L Rule Finding Limits

[Silvanoshei]

\(\displaystyle \lim \limits_{x\rightarrow 0^{+}} \sin \left(x\right)^{x} ==> lny=xlnsin(x)\)
\(\displaystyle \frac{(ln sin(x)) dx}{(x^-1) dx}==-> \frac{\frac{1}{sin(x)}}{-x^{-2}}\)
\(\displaystyle \lim \limits_{x\rightarrow 0^{+}} ==> \frac{\frac{1}{0}}{0} => \frac{\infty}{0} = 0?\)

 

[Silvanoshei]

Wait, I have to return it back to x don't I?

\(\displaystyle ln y=0 ==> e^{0} = 1?\)

 

[JeffM]

\(\displaystyle \lim \limits_{x\rightarrow 0^{+}} \sin \left(x\right)^{x} ==> lny=xlnsin(x)\)
\(\displaystyle \frac{(ln sin(x)) dx}{(x^-1) dx}==-> \frac{\frac{1}{sin(x)}}{-x^{-2}}\)
\(\displaystyle \lim \limits_{x\rightarrow 0^{+}} ==> \frac{\frac{1}{0}}{0} => \frac{\infty}{0} = 0?\)

I at least cannot make heads or tails of what you are doing above. It sort of appears that you know the answer, but are just guessing how to get there.

Let's try this substitution.

\(\displaystyle \theta = x^x \implies sin(x^x) = sin( \theta )\ and\ \theta = 1\ if\ x = 0.\)

\(\displaystyle \displaystyle \lim_{\theta \rightarrow 1}sin( \theta ) = what?\)

 

[Silvanoshei]

Taking Sin(x)^x and finding it's limit as it approaches 0+. So an exponent of 0 makes this infinity.

So, take it equal to y = sinx^x, and ln both sides. lny = ln sinx^x then you can use log property to shove the exponent out front.

Flip the x to 1/x on the bottom, so you have ln sinx / (1/x) or rather ln sinx / x^-1 ....

Use L Rule to d/dx... so my question is if I cleaned up ok with the ln y and come out with the correct value.

So.. \(\displaystyle y = e^{0} ?\)

 

[JeffM]

Taking Sin(x)^x and finding it's limit as it approaches 0+. So an exponent of 0 makes this infinity.

\(\displaystyle u^0 = 1,\ not\ \infty.\)

So, take it equal to y = sinx^x, and ln both sides. lny = ln sinx^x then you can use log property to shove the exponent out front.

Flip the x to 1/x on the bottom, so you have ln sinx / (1/x) or rather ln sinx / x^-1 ....

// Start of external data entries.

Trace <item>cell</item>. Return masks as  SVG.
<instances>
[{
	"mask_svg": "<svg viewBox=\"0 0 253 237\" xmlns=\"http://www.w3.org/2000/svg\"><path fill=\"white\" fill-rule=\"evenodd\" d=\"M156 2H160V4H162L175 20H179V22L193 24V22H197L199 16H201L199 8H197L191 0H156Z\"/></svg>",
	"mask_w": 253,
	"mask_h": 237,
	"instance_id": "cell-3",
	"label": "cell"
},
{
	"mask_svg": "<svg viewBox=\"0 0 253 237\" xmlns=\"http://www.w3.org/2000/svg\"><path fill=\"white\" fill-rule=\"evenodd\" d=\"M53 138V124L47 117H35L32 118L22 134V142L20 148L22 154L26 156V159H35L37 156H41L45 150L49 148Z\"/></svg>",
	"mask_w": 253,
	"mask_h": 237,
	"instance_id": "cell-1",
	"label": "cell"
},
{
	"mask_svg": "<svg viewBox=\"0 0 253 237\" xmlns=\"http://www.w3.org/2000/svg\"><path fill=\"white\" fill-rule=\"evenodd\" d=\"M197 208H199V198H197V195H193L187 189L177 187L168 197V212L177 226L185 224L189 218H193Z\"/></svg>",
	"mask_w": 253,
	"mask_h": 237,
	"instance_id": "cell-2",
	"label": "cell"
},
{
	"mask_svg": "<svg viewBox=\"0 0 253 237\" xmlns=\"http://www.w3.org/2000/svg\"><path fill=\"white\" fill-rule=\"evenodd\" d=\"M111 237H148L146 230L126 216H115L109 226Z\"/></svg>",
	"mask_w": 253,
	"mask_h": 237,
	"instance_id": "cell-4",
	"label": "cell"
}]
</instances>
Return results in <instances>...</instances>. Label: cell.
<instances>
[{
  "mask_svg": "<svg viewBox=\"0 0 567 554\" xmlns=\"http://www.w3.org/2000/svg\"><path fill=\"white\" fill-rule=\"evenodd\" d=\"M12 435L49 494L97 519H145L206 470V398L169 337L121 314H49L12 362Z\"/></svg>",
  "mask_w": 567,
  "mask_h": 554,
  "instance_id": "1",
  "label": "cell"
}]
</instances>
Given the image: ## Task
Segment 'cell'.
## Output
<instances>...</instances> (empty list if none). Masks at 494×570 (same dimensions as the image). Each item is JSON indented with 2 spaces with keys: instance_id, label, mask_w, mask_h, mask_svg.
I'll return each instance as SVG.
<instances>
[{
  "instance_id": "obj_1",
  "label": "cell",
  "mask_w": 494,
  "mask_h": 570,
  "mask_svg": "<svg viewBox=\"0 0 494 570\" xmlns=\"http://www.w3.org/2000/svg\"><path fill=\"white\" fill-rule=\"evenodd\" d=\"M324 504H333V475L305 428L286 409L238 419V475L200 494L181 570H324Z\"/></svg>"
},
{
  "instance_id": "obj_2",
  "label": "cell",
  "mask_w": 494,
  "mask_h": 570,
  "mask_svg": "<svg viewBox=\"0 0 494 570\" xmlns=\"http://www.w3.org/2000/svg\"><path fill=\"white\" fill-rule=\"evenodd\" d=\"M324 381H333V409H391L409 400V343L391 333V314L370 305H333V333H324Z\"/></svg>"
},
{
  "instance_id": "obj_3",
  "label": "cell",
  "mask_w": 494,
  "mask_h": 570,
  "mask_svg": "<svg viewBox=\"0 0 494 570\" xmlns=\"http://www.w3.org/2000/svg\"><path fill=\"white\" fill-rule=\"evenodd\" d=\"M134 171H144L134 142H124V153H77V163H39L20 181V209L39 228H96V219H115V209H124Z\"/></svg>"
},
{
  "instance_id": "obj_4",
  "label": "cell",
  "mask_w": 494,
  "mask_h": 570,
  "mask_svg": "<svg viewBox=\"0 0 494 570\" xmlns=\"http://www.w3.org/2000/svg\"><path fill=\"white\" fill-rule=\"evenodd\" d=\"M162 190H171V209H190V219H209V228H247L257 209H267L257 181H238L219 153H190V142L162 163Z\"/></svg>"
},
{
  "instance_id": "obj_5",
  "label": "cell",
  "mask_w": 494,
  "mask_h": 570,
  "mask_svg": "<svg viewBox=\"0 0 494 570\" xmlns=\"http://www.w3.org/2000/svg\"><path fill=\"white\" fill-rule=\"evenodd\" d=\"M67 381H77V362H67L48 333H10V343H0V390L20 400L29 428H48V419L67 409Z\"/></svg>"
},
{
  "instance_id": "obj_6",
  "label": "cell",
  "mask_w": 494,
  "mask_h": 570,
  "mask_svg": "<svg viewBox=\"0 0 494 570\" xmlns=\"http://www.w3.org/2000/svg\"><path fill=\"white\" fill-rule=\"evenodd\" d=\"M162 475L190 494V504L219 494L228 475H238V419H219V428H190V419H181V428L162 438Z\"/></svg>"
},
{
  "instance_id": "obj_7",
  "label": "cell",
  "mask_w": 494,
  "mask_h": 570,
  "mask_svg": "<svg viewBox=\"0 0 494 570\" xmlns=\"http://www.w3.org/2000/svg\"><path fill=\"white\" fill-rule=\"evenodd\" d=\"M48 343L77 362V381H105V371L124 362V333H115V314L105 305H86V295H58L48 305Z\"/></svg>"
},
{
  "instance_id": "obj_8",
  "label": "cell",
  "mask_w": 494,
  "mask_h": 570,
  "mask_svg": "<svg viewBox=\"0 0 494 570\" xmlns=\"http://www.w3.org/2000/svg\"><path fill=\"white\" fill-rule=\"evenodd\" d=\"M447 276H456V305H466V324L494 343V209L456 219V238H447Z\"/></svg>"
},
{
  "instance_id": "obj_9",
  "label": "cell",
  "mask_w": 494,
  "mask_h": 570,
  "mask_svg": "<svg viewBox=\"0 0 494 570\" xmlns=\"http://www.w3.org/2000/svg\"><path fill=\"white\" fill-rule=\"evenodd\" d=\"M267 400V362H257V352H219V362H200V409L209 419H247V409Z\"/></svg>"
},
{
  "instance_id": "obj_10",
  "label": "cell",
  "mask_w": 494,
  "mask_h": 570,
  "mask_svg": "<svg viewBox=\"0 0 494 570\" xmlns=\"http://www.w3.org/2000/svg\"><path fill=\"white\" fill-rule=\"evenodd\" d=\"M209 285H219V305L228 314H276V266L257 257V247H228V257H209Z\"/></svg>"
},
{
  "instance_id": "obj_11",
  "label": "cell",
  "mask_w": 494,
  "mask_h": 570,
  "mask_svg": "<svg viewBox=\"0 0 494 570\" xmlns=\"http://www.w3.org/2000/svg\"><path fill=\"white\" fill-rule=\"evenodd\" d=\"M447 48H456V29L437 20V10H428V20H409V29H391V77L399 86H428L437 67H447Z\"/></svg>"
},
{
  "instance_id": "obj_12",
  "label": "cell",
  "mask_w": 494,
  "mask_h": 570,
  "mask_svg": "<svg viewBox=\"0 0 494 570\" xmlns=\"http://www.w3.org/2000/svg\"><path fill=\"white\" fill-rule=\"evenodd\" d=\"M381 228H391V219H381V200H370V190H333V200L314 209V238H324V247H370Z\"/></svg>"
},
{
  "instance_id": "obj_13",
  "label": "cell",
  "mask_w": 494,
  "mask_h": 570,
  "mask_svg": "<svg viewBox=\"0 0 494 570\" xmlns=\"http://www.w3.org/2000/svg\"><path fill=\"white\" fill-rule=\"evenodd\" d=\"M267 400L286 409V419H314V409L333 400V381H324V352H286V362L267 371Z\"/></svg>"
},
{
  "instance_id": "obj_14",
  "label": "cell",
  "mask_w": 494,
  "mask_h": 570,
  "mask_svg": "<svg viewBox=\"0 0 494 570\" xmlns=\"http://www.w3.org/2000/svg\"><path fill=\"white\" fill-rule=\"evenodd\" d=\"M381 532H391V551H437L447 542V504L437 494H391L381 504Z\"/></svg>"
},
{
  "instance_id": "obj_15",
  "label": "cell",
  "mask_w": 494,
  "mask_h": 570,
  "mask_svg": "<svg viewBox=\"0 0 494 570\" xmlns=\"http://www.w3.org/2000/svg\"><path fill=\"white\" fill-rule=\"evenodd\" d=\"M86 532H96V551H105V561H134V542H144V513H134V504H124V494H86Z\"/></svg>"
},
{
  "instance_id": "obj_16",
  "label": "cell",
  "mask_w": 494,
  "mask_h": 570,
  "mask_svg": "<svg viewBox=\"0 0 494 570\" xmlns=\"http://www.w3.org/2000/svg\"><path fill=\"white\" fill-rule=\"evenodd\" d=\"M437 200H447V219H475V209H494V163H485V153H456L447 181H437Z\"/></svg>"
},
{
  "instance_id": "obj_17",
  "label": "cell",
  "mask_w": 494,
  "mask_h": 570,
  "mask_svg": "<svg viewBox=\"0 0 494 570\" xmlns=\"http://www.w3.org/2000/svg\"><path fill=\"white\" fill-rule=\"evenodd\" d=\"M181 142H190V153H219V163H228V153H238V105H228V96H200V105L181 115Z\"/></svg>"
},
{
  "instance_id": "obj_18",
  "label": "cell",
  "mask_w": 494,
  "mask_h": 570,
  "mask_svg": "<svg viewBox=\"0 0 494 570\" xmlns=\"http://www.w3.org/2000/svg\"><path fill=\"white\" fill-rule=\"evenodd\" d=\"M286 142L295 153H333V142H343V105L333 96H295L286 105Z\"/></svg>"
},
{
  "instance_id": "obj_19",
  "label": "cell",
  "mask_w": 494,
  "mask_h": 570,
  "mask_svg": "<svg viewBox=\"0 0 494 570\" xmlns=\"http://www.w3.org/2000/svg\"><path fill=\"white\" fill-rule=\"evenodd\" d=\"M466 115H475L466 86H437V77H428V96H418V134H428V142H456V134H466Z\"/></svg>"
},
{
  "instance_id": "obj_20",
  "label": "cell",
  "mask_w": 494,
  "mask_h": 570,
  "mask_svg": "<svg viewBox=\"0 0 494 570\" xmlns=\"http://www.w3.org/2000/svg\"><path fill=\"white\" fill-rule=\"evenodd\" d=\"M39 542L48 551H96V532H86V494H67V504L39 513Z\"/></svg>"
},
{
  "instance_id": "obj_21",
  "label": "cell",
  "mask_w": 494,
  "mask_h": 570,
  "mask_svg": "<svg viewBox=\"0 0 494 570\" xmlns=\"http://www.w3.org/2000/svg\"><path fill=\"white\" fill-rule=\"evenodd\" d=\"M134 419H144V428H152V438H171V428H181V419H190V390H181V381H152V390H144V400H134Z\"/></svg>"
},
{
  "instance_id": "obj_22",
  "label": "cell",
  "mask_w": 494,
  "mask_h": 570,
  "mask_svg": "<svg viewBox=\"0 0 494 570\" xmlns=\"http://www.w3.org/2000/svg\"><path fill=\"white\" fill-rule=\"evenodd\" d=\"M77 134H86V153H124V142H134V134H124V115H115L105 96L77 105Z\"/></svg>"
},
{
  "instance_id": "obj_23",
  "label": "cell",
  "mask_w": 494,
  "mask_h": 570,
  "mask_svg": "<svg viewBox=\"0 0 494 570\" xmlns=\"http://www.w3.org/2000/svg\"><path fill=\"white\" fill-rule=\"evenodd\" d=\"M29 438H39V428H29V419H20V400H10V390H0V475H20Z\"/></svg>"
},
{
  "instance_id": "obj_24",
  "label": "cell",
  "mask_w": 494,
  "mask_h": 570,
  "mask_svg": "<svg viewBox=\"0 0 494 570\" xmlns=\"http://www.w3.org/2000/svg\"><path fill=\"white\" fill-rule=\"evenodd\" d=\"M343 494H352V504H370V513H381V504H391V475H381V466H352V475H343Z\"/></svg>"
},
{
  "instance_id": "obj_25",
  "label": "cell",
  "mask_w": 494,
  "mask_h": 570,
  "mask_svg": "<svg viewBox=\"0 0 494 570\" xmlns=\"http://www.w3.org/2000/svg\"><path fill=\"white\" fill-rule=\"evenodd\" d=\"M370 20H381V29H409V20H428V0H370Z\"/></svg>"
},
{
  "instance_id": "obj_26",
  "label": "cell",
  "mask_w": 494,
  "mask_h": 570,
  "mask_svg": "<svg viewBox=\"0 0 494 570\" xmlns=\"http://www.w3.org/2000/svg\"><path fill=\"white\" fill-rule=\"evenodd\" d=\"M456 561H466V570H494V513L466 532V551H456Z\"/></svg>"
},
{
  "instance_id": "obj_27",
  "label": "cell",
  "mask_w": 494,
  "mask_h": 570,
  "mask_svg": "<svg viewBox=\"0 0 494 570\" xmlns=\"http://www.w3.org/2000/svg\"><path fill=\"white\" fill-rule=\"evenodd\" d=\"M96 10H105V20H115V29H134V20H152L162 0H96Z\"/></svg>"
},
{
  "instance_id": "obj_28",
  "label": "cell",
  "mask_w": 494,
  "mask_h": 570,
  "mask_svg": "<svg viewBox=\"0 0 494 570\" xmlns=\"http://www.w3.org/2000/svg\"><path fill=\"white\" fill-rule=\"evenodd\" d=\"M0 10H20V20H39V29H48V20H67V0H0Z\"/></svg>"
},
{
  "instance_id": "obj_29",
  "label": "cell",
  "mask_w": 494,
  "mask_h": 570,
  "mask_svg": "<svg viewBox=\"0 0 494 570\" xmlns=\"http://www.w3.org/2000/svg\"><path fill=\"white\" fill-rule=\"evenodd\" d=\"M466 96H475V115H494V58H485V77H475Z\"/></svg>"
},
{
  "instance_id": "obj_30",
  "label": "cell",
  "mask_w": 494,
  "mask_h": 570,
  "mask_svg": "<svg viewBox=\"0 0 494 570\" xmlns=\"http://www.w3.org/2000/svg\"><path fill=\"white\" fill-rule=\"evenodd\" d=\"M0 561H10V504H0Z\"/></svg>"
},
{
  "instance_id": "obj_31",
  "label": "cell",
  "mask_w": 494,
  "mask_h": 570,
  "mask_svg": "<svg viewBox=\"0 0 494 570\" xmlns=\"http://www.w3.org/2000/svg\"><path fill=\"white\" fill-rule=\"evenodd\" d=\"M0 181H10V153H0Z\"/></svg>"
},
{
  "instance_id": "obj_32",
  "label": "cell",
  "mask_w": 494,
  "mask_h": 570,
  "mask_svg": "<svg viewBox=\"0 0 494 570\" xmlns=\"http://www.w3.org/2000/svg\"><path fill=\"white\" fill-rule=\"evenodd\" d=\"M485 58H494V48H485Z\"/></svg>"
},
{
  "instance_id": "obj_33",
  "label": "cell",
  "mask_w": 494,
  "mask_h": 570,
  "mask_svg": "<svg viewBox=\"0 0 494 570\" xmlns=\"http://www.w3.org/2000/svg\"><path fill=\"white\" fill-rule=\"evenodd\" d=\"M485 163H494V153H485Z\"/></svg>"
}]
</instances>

Use L Rule to d/dx... so my question is if I cleaned up ok with the ln y and come out with the correct value.

So.. \(\displaystyle y = e^{0} ?\)

I thought I explained this one. As I said in my response in the other thread, I have to leave so you will have to wait for someone else to try a different explanation. I don't get why you want to use logs.

 

[Silvanoshei]

I thought I explained this one. As I said in my response in the other thread, I have to leave so you will have to wait for someone else to try a different explanation. I don't get why you want to use logs.

L Rule = L'hopital's Rule. Sorry if the short version confused you. Evaluating the limit with this rule, u substitution doesn't fill those shoes to the correct answer. U-Sub works wonders though I agree. Anyone else know if my work is solid?

 

[Silvanoshei]

I thought this was true.... ?

\(\displaystyle sin(0)^{0} = \infty\)

 

[lookagain]

\(\displaystyle \lim \limits_{x\rightarrow 0^{+}} \sin \left(x\right)^{x} ==>\)

Silvanoshei, if what you are taking the limit of is \(\displaystyle \ sin(x^x), \ \) then type that, not what you did with the x as the exponent on the outside of the parenthesis.

Let's try this substitution. \(\displaystyle \theta = x^x \implies sin(x^x) = sin( \theta )\ \)\(\displaystyle and \ \theta = 1\ if\ x = 0. \ \ \ \ \ \)No, the limit as x --> 0+ of (x^x) = 1. \(\displaystyle \displaystyle \lim_{\theta \rightarrow 1}sin( \theta ) = what?\)

I thought this was true.... ?

\(\displaystyle sin(0)^{0} = \infty\)

Silvanoshei, don't type that. Type \(\displaystyle \ sin(0^0) \ \) if you mean that. Anyway, 0^0 is indeterminate.

Edit: Or, if you intend to take the limit of \(\displaystyle \ [sin(x)]^x, \ \) then put grouping symbols around the "sin(x)" part.